Od poniedziałku 4. maja weszły w życie przepisy, które pozwalają trenować na piasku. Z tej okazji skorzystała polska para eksportowa w siatkówce plażowej. Kinga Wojtasik i Katarzyna Kociołek po raz pierwszy mogły więc odbyć trening. – Dwie godziny zleciały jak z bicza strzelił. Byłyśmy bardzo stęsknione za treningiem na piasku – powiedziała wicemistrzyni Europy z Moskwy Kinga Wojtasik.
Stopniowe znoszenie obostrzeń związanych z pandemią koronawirusa sprawiło, że od początku tego tygodnia można trenować między innymi na boiskach do siatkówki plażowej. Z tej okazji skorzystała polska para. Kinga Wojtasik i Katarzyna Kociołek powoli wracają więc do treningów. – Dwie godziny zleciały jak z bicza strzelił. Byłyśmy bardzo stęsknione za treningiem na piasku – powiedziała Kinga Wojtasik, która w poniedziałek razem ze swoją partnerką Katarzyną Kociołek po raz pierwszy od półtora miesiąca miała zajęcia na piasku.
Pandemia koronawirusa storpedowała sezon nie tylko w siatkówce halowej.
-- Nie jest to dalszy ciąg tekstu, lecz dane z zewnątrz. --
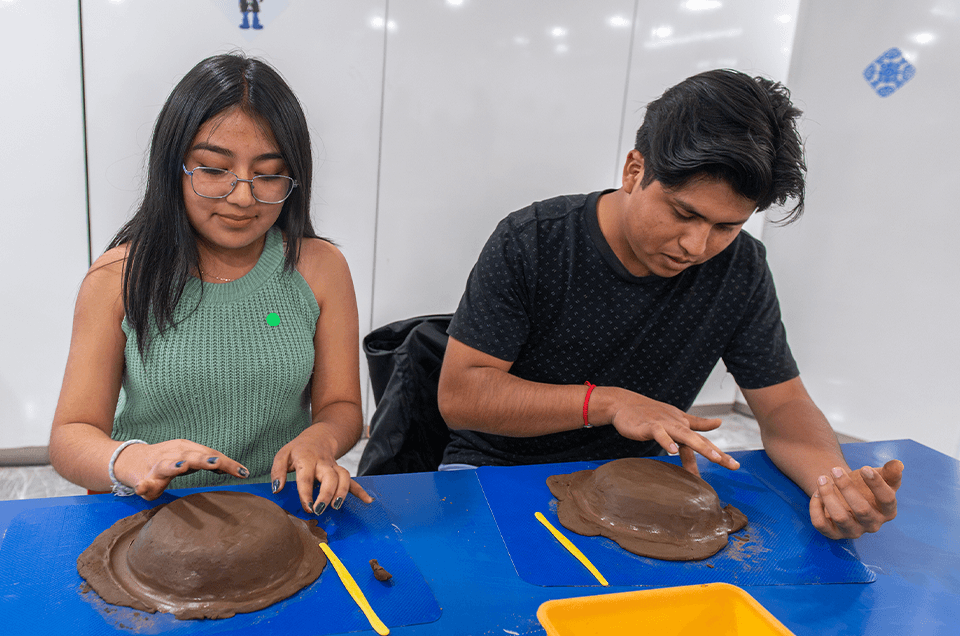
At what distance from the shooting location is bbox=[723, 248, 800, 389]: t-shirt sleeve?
5.02ft

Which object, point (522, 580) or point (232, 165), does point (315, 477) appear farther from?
point (232, 165)

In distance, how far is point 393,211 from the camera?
117 inches

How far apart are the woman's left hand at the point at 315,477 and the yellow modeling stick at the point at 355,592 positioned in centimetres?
9

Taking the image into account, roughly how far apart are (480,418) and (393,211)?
69.2 inches

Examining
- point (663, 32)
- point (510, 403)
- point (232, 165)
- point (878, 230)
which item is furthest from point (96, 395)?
point (878, 230)

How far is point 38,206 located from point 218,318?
5.65 ft

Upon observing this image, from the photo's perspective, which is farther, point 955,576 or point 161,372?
point 161,372

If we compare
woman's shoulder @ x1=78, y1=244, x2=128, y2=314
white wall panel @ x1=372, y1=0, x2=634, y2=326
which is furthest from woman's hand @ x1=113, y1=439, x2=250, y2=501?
white wall panel @ x1=372, y1=0, x2=634, y2=326

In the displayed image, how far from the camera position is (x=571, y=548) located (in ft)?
3.36

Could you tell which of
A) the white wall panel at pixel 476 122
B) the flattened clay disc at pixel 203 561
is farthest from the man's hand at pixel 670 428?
the white wall panel at pixel 476 122

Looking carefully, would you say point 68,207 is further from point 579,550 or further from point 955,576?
point 955,576

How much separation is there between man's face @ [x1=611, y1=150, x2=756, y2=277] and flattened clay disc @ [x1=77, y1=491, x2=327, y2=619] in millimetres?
879

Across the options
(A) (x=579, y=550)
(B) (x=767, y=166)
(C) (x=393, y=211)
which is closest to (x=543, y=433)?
(A) (x=579, y=550)

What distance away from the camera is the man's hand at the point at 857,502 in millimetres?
1100
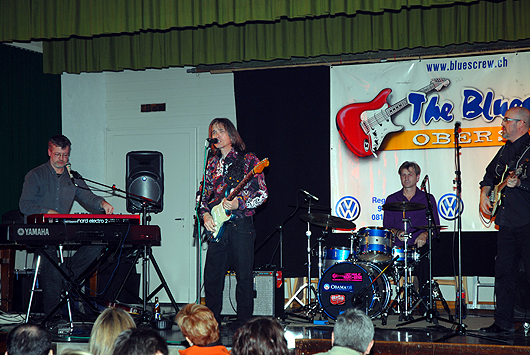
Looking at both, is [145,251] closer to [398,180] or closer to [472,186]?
[398,180]

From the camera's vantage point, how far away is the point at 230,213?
4.39m

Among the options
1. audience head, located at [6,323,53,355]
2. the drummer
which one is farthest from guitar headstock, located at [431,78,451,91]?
audience head, located at [6,323,53,355]

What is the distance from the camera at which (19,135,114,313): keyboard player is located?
491cm

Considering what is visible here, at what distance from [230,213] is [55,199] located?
1.92 m

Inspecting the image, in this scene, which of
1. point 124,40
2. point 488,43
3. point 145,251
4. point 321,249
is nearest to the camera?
point 145,251

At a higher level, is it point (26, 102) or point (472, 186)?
point (26, 102)

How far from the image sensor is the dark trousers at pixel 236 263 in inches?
176

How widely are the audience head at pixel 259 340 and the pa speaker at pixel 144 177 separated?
493 cm

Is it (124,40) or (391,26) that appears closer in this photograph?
(391,26)

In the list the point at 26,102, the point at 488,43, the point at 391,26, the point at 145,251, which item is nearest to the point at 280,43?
the point at 391,26

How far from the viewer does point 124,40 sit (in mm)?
6703

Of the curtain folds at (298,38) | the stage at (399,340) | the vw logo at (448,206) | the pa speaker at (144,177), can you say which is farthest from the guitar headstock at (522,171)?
the pa speaker at (144,177)

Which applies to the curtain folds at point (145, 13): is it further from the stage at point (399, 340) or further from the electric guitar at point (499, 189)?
the stage at point (399, 340)

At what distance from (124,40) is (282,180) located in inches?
102
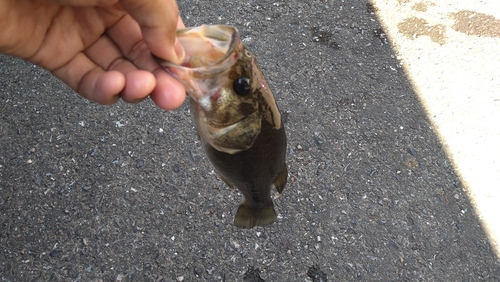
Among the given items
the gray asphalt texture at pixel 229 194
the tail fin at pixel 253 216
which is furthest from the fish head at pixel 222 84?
the gray asphalt texture at pixel 229 194

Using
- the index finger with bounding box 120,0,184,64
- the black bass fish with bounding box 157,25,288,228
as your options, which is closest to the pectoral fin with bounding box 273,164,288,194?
the black bass fish with bounding box 157,25,288,228

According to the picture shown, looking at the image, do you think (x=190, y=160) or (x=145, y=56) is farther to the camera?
(x=190, y=160)

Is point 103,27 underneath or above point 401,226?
above

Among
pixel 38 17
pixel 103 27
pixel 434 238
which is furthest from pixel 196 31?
pixel 434 238

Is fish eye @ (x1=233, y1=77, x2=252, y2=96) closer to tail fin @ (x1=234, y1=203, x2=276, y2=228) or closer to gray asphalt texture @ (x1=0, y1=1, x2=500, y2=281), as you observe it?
tail fin @ (x1=234, y1=203, x2=276, y2=228)

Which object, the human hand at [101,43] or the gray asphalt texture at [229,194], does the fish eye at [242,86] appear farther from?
the gray asphalt texture at [229,194]

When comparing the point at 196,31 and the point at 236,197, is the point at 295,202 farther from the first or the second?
the point at 196,31
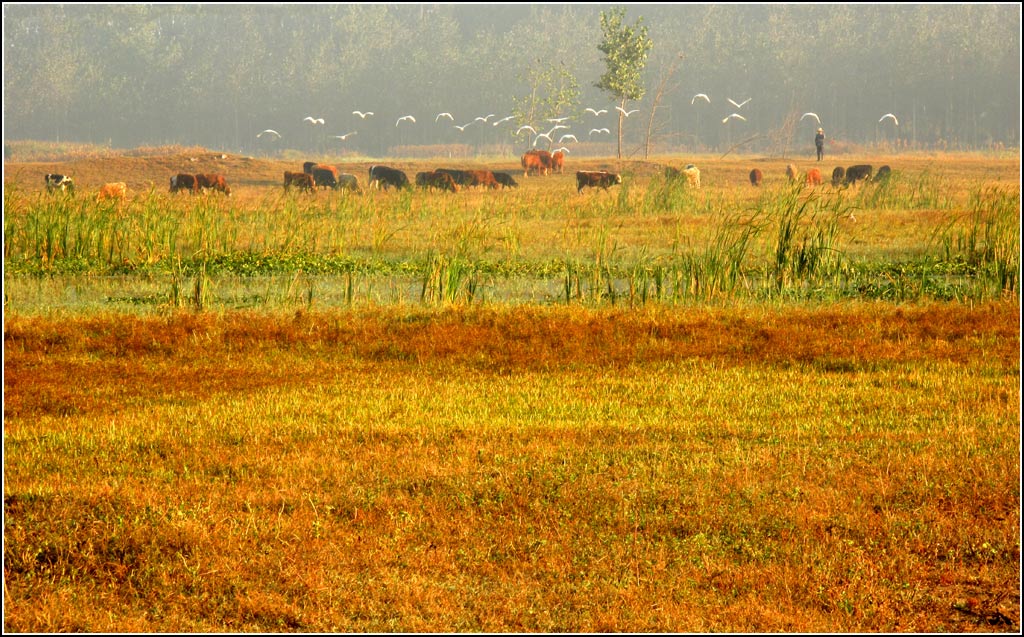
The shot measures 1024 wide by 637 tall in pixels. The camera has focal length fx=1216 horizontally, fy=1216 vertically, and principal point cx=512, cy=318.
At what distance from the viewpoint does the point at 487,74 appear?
9438cm

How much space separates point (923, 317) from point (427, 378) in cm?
543

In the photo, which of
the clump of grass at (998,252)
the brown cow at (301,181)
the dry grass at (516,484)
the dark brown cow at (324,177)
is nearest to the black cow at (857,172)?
the dark brown cow at (324,177)

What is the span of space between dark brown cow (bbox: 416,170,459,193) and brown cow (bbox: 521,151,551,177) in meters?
6.04

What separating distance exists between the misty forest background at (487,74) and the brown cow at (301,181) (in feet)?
88.3

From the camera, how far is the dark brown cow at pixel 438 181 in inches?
1270

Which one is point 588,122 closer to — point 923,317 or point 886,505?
point 923,317

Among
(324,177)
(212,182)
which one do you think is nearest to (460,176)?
(324,177)

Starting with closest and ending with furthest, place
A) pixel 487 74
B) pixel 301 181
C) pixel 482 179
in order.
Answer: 1. pixel 301 181
2. pixel 482 179
3. pixel 487 74

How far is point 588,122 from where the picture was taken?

Turnieje plażowe także były przekładane, a nawet całkowicie odwoływane. Jak podkreśliła Kinga Wojtasik czas jednak na powolny powrót do rzeczywistości. – Od czwartego maja zostały złagodzone rygory związane z pandemią koronawirusa więc natychmiast skorzystałyśmy z okazji. Oczywiście przestrzegamy wszystkich zaleceń władz sanitarnych. Cieszymy się bardzo, że mogłyśmy mieć taki trening. Skoków jeszcze nie było. Organizm należy przyzwyczajać powoli. Dużo natomiast było ruszania się – zdradziła siatkarka. Wicemistrzynie Europy trenują w Łodzi na boisku otwartym. Ich zajęcia są uzależnione od pogody. – Słuchamy prognoz meteo i pod koniec tego tygodnia ma przyjść ocieplenie. Nastawiamy się więc na kolejne zajęcia – dodała Kinga Wojtasik.